__SUPPLIED TEXT__:
# # #

Below is an explicit expression for the mean of a quadratic form of Gaussians.

Lemma A.6

[41, Sections 3.2b.1–3.2b.3] Let \(Z\sim {{\,\mathrm{{\mathcal {N}}}\,}}({\textbf{x}}_z,\varvec{\Sigma }_z)\) be a Gaussian random variable in \({\mathbb {R}}^n\), and \({\textbf{B}}\in {\mathbb {R}}^{n\times n}\) be symmetric positive definite. The mean of \(Z^T{\textbf{B}}Z\) is

$$\begin{aligned} {{\,\mathrm{{\mathbb {E}}}\,}}[Z^T{\textbf{B}}Z]&= {{\,\textrm{trace}\,}}({\textbf{B}}\varvec{\Sigma }_z) + {\textbf{x}}_z^T{\textbf{B}}{\textbf{x}}_z. \end{aligned}$$

We show that the squared Euclidean norm of a Gaussian random variable with an orthogonal projector as its covariance matrix is distributed according to a chi-squared distribution.

Lemma A.7

Let \(Z\sim {{\,\mathrm{{\mathcal {N}}}\,}}({\textbf{0}},{\textbf{P}})\) be a Gaussian random variable in \({\mathbb {R}}^n\). If the covariance matrix \({\textbf{P}}\) is an orthogonal projector, that is, if \({\textbf{P}}^2 = {\textbf{P}}\) and \({\textbf{P}}= {\textbf{P}}^T\), then

$$\begin{aligned} \Vert X\Vert _2^2= (X^TX) \sim \chi _p^2, \end{aligned}$$

where \(p = {{\,\textrm{rank}\,}}({\textbf{P}})\).

Proof

We express the projector in terms of orthonormal matrices and then use the invariance of the 2-norm under orthogonal matrices and the stability of Gaussians.

Since \({\textbf{P}}\) is an orthogonal projector, there exists \({\textbf{U}}_1\in {\mathbb {R}}^{n\times p}\) such that \({\textbf{U}}_1{\textbf{U}}_1^T = {\textbf{P}}\) and \({\textbf{U}}_1^T{\textbf{U}}= {\textbf{I}}_p\). Choose \({\textbf{U}}_2\in {\mathbb {R}}^{n\times (n-p)}\) so that \({\textbf{U}}= \begin{bmatrix} {\textbf{U}}_1&{\textbf{U}}_2 \end{bmatrix}\) is an orthogonal matrix. Thus,

$$\begin{aligned} X^TX= X^T{\textbf{U}}{\textbf{U}}^TX= X^T{\textbf{U}}_1{\textbf{U}}_1^TX+ X^T{\textbf{U}}_2{\textbf{U}}_2^TX. \end{aligned}$$
(A1)

# # #

__TASK SET__:
a) In the text on Gaussian quadratic forms, besides writing the projector in terms of orthonormal matrices, which two facts does the proof of Lemma A.7 say it uses?
b) Carry the text on Gaussian quadratic forms forward from the end of equation (A1) and complete the proof of Lemma A.7.

__DATA SECTION__:

# # #

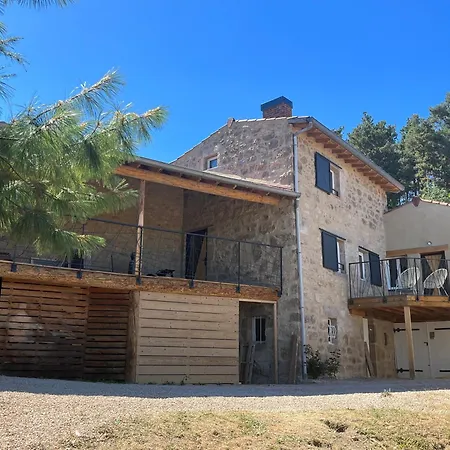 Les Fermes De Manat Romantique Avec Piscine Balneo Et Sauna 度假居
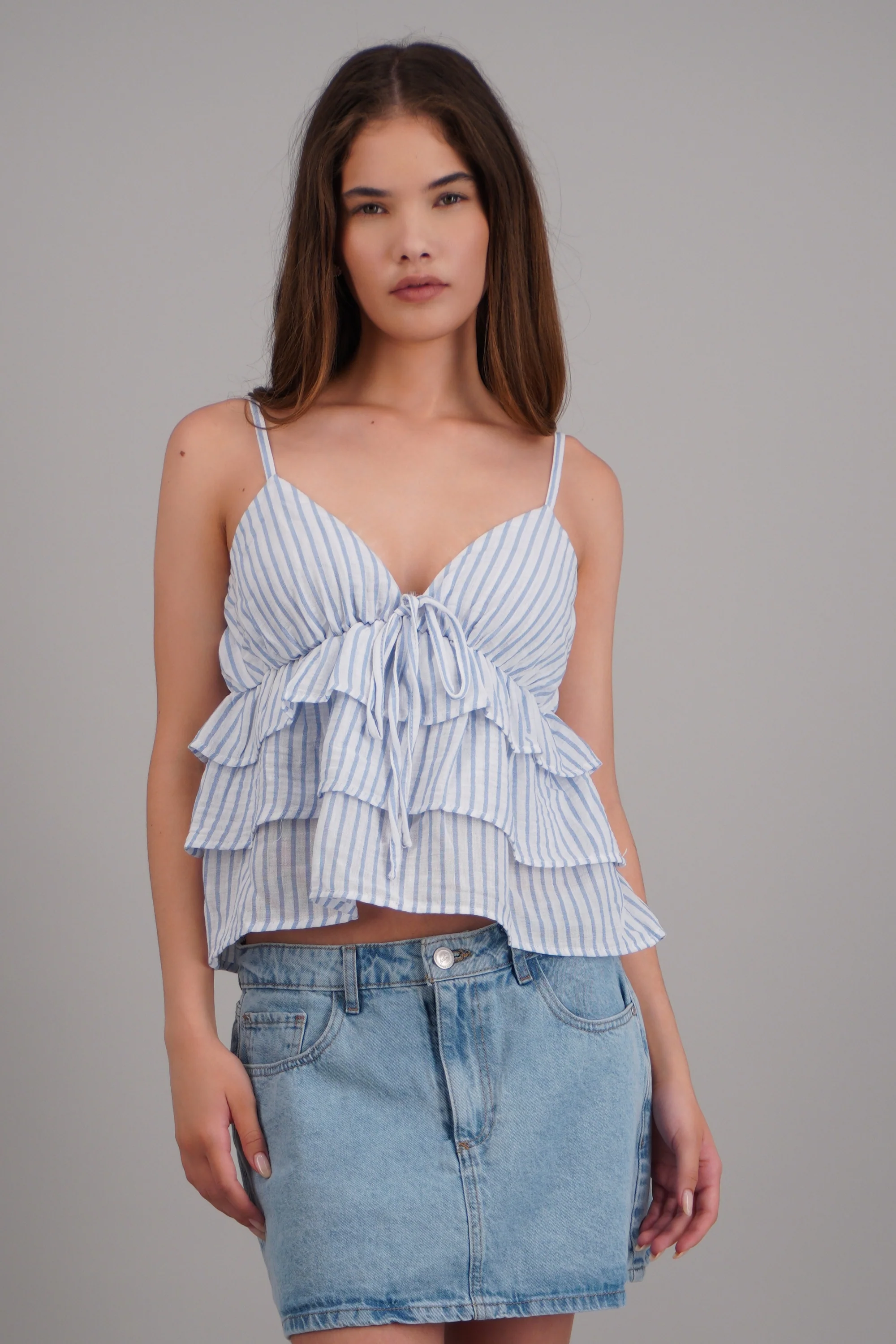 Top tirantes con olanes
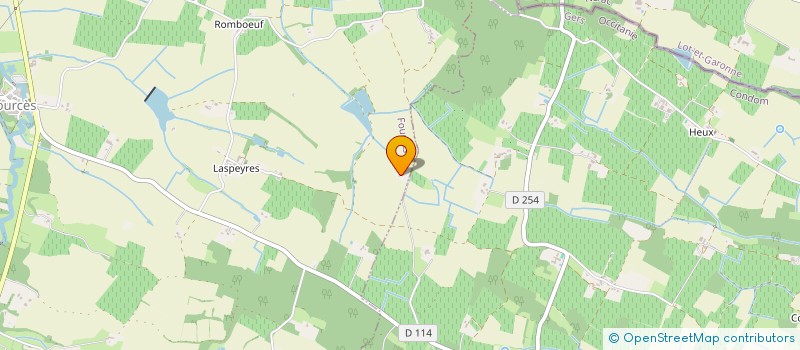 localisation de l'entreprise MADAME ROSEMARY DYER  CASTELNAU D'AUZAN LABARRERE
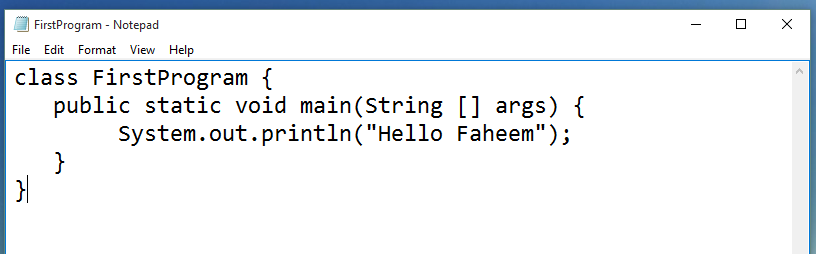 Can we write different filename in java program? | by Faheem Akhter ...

# # #

__RESULTS FOR THE EXERCISE__:
a) The invariance of the 2-norm under orthogonal matrices and the stability of Gaussians.

b)
Lemma A.1 implies that \(Y= {\textbf{U}}_1^TX\) is distributed according to a Gaussian distribution with mean \({\textbf{0}}\) and covariance \({\textbf{U}}_1^T{\textbf{U}}_1{\textbf{U}}_1^T{\textbf{U}}= {\textbf{I}}_p\). Similarly, \(Z= {\textbf{U}}_2^TX\) is distributed according to a Gaussian distribution with mean \({\textbf{0}}\) and covariance \({\textbf{U}}_2^T{\textbf{U}}_1{\textbf{U}}_1^T{\textbf{U}}_2 = {\textbf{0}}\), thus \(Z= {\textbf{0}}\).

Substituting \(Y\) and \(Z\) into (A1) gives \(X^TX= Y^TY+ {\textbf{0}}^T{\textbf{0}}\). From \(Y\sim {{\,\mathrm{{\mathcal {N}}}\,}}({\textbf{0}},{\textbf{I}}_p)\) follows \((X^TX)\sim \chi _p^2\). \(\square \)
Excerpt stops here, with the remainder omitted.